Morbert said:
There is no intelligible description of their behavior without the measurement device being plugged in.
Morbert said:
It is quite distinct from Bohmian mechanics. Bohmian mechanics posits (either ontologically or nomologically) a guiding wave, and markovian dynamics.
Its not the same as Bohmian mechanics but its not incompatible with it either.
Look at it this way. Under Bohmian mechanics, we could imagine a God's eye perspective of what is happening at any given time in physical space. Obviously, one time means one outcome so this isn't interesting without repeating the experiment. What would we see? We would see events with Born probability frequencies, right? But we wouldn't be able to predict them due to ignorance of the initial conditions. We have a random variable here, and so we can have a stochastic description of the Bohmian situation. If I didn't know the physical Bohmian laws or whatever of what is going on, there is nothing stopping me from just characterizing thay scenario in terms of a stochastic process due to my ignorance. Otherwise the Born probabilities wouldn't really make sense.
Its true, Bohmian mechanics has Markovian dynamics. But this changes if you put the measurement device in the Bohmian description, because the measurement device disturbs the trajectory statistics, allowing one to get non-Markovian (i.e. indivisible) multi-time correlations of QM.
https://scholar.google.co.uk/scholar?cluster=11957102981612580756&hl=en&as_sdt=0,5&as_vis=1
https://scholar.google.co.uk/scholar?cluster=18082693999119350419&hl=en&as_sdt=0,5&as_vis=1 (Neumaier)

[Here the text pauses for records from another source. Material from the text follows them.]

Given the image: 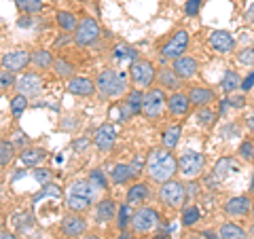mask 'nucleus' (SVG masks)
<instances>
[{
	"mask_svg": "<svg viewBox=\"0 0 254 239\" xmlns=\"http://www.w3.org/2000/svg\"><path fill=\"white\" fill-rule=\"evenodd\" d=\"M87 146H89V140H78V142H74V148H76V153H81V150L83 148H87Z\"/></svg>",
	"mask_w": 254,
	"mask_h": 239,
	"instance_id": "50",
	"label": "nucleus"
},
{
	"mask_svg": "<svg viewBox=\"0 0 254 239\" xmlns=\"http://www.w3.org/2000/svg\"><path fill=\"white\" fill-rule=\"evenodd\" d=\"M157 78H159V85L168 87V89H174V91H176L178 87H180V76L174 72L172 68H163L161 72L157 74Z\"/></svg>",
	"mask_w": 254,
	"mask_h": 239,
	"instance_id": "28",
	"label": "nucleus"
},
{
	"mask_svg": "<svg viewBox=\"0 0 254 239\" xmlns=\"http://www.w3.org/2000/svg\"><path fill=\"white\" fill-rule=\"evenodd\" d=\"M165 110H168V95H165V91L161 87L144 93V100H142V115L146 119L157 121V119L163 117Z\"/></svg>",
	"mask_w": 254,
	"mask_h": 239,
	"instance_id": "4",
	"label": "nucleus"
},
{
	"mask_svg": "<svg viewBox=\"0 0 254 239\" xmlns=\"http://www.w3.org/2000/svg\"><path fill=\"white\" fill-rule=\"evenodd\" d=\"M93 89H95L93 81H89V78H85V76H72L68 81V91L74 95H91Z\"/></svg>",
	"mask_w": 254,
	"mask_h": 239,
	"instance_id": "20",
	"label": "nucleus"
},
{
	"mask_svg": "<svg viewBox=\"0 0 254 239\" xmlns=\"http://www.w3.org/2000/svg\"><path fill=\"white\" fill-rule=\"evenodd\" d=\"M248 195H254V170H252V180H250V188H248Z\"/></svg>",
	"mask_w": 254,
	"mask_h": 239,
	"instance_id": "53",
	"label": "nucleus"
},
{
	"mask_svg": "<svg viewBox=\"0 0 254 239\" xmlns=\"http://www.w3.org/2000/svg\"><path fill=\"white\" fill-rule=\"evenodd\" d=\"M222 212L229 218H248L252 214V197L250 195H233L225 199Z\"/></svg>",
	"mask_w": 254,
	"mask_h": 239,
	"instance_id": "10",
	"label": "nucleus"
},
{
	"mask_svg": "<svg viewBox=\"0 0 254 239\" xmlns=\"http://www.w3.org/2000/svg\"><path fill=\"white\" fill-rule=\"evenodd\" d=\"M26 106H28V98H26V95H21V93L15 95V98L11 100V110H13L15 117H19L23 110H26Z\"/></svg>",
	"mask_w": 254,
	"mask_h": 239,
	"instance_id": "41",
	"label": "nucleus"
},
{
	"mask_svg": "<svg viewBox=\"0 0 254 239\" xmlns=\"http://www.w3.org/2000/svg\"><path fill=\"white\" fill-rule=\"evenodd\" d=\"M129 76L138 89H144V87H150L155 83L157 72H155V66L148 60H138L129 66Z\"/></svg>",
	"mask_w": 254,
	"mask_h": 239,
	"instance_id": "8",
	"label": "nucleus"
},
{
	"mask_svg": "<svg viewBox=\"0 0 254 239\" xmlns=\"http://www.w3.org/2000/svg\"><path fill=\"white\" fill-rule=\"evenodd\" d=\"M115 239H131V235H127V233H121L119 237H115Z\"/></svg>",
	"mask_w": 254,
	"mask_h": 239,
	"instance_id": "54",
	"label": "nucleus"
},
{
	"mask_svg": "<svg viewBox=\"0 0 254 239\" xmlns=\"http://www.w3.org/2000/svg\"><path fill=\"white\" fill-rule=\"evenodd\" d=\"M15 78L9 74V70H6V72H2L0 74V89H6V87H15Z\"/></svg>",
	"mask_w": 254,
	"mask_h": 239,
	"instance_id": "46",
	"label": "nucleus"
},
{
	"mask_svg": "<svg viewBox=\"0 0 254 239\" xmlns=\"http://www.w3.org/2000/svg\"><path fill=\"white\" fill-rule=\"evenodd\" d=\"M203 163H205V159L201 153H197V150H185V153L178 157V172L182 178L195 180L201 176Z\"/></svg>",
	"mask_w": 254,
	"mask_h": 239,
	"instance_id": "5",
	"label": "nucleus"
},
{
	"mask_svg": "<svg viewBox=\"0 0 254 239\" xmlns=\"http://www.w3.org/2000/svg\"><path fill=\"white\" fill-rule=\"evenodd\" d=\"M15 87H17V91L21 95L34 98V95H38L43 91V78L38 74H21L17 78V83H15Z\"/></svg>",
	"mask_w": 254,
	"mask_h": 239,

https://scholar.google.co.uk/schola...5#d=gs_qabs&t=1754586959336&u=#p=uhh3Tzb4pBMJ
Similarly, Barandes description requires the measurement device to be part of the unistochastic process.
If we take the stochastic process of the Bohmian situation but make sure that we are only talking about this situation when the measurement device is included in the description at every time, it will be identical to the Barandes stochastic process in the sense of when we try to construct the markovian transition probabilities for multiple times we won't be able to do it. And in the Bohmain scenario this will be because the measurement device perturbs the Bohmian trajectories and prevents us doing this, explaining exactly what indivisibility really signifies - measurement disturbance and the preclusion of joint probability distributions over different times.
The question is: what exactly in Barandes' model prevents me from interpreting his stochastic process for the measured system in the way I have just characterized the Bohmian stochastic process?
Absolutely nothing.
What prevents us intepreting the stochastic process in some other eay?
Absolutely nothing.
Morbert said:
I don't agree with this at all
You do agree because what you said in this comment is exactly what I said. QM doesn't entail a specific physical interpretation which is exactly why many can be applied to it.
Morbert said:
The unistochastic formalism has a very natural interpretation:
The unistochastic formalism is just an alternate mathematical description of orthodox quantum theory without much else. It is just a direct description of the statistics of measurement. If orthodox mechanics has many different possible interpretations, so does this as I just elucidated.
if the formalism doesn't exclude other interpretations then what are we talking about? Its a formulation which Barandes has chosen to give a specific interpretation. But because he thinks his interpretation is implied by the formalism, because he is using the formalism to build an interpretation, his interpretation is as thin as the formalism and not hugely different from a minimalist statistical interpretation. The only difference is he says that there are definite configurations when not measured. I am not exagerrating when I say that is the only difference because the formalism that Barandes is using to guide his interpretation does not let him say anything else.
So there is Barandes the formalism which is not incompatible with Bohmian mechanics or anything else.
And there is Barandes the interpretation which doesn't really push the river. It might solve the measurement problem, but there is no detail about the underlying physical ontology that gives reason to take up this interpretation. There is nothing really here beyond postulating definite configurations; but no one is convinced by just postulation without deeper arguments, deeper explanation, and I am sure people have made similar postulations many times over the last 100 years. What convinces people is a substantive model of the underlying physical ontology and what it does even when it is not being measured, how the weird quantumness is achieved exactly.
My concerns here are not the semantics of whether Barandes has a proper interpretation here.
My concern is whether Barandes the interpretation is any good. Thats the only thing I am arguing about here with any real substance. I may say its not really an interpretation because imo its so thin that it might as well not be. It is directly taken from a formalism which is consistent with various interpretations because that formalism is just an alternative formulation of quantum theory which only really says as much as orthodox quantum theory does, so any interpretation based on that will be thin. Barandes the interpretation isn't a huge improvement on the statistical ensemble interpretation imo. The single major difference of definite configurations when unmeasured in this interpretation is not a huge improvement for me because nothing else is said about them.